Goal of the exercise
Mark each statement below as yes or no, depending on whether the cash-transfer comment and response agree with it, and quote the words of that text that decide it. (a) The comment asks for dividends or distributions made to U.S. investors to be quantified. (b) The comment limits its request to restrictions on moving cash between entities, leaving out transfers across borders. (c) The response says the revised disclosures begin on page 3 and 67 of the Amended Registration Statement.

Source extract

# # #

8.Provide a clear description of how cash is transferred through your organization. Disclose your intentions to distribute earnings or settle amounts owed under your operating structure. Quantify any cash flows and transfers of other assets by type that have occurred between the holding company and its subsidiaries and direction of transfer. Quantify any dividends or distributions that a subsidiary has made to the holding company and which entity made such transfer, and their tax consequences. Similarly quantify dividends or distributions made to U.S. investors, the source, and their tax consequences. Describe any restrictions on foreign exchange and your ability to transfer cash between entities, across borders, and to U.S. investors. Describe any restrictions and limitations on your ability to distribute earnings from your businesses, including subsidiaries to the parent company and U.S. investors as well as the ability to settle amounts owed.

 

Response:

 

In response to the Staff’s comments, we have revised our disclosures beginning on page 3 and 67 of the Amended Registration Statement.

# # #

Exercise data
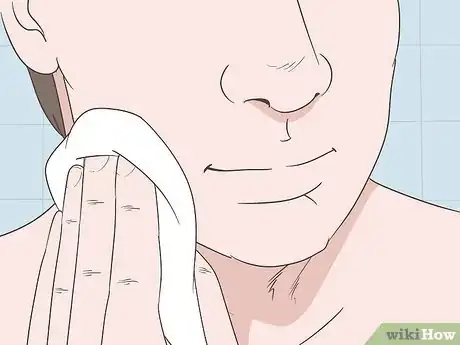 Image intitulée Use Hair Removal Cream on Your Face Step 8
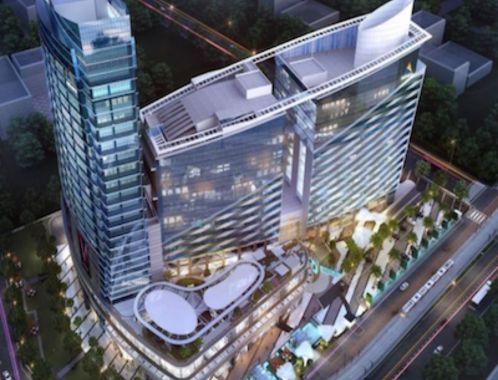 Advant Navis Business Park | Noida Sector 142 | Commercial Noida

# # #

Reply to the task
(a) Yes: "Similarly quantify dividends or distributions made to U.S. investors, the source, and their tax consequences."
(b) No: "Describe any restrictions on foreign exchange and your ability to transfer cash between entities, across borders, and to U.S. investors."
(c) Yes: "we have revised our disclosures beginning on page 3 and 67 of the Amended Registration Statement."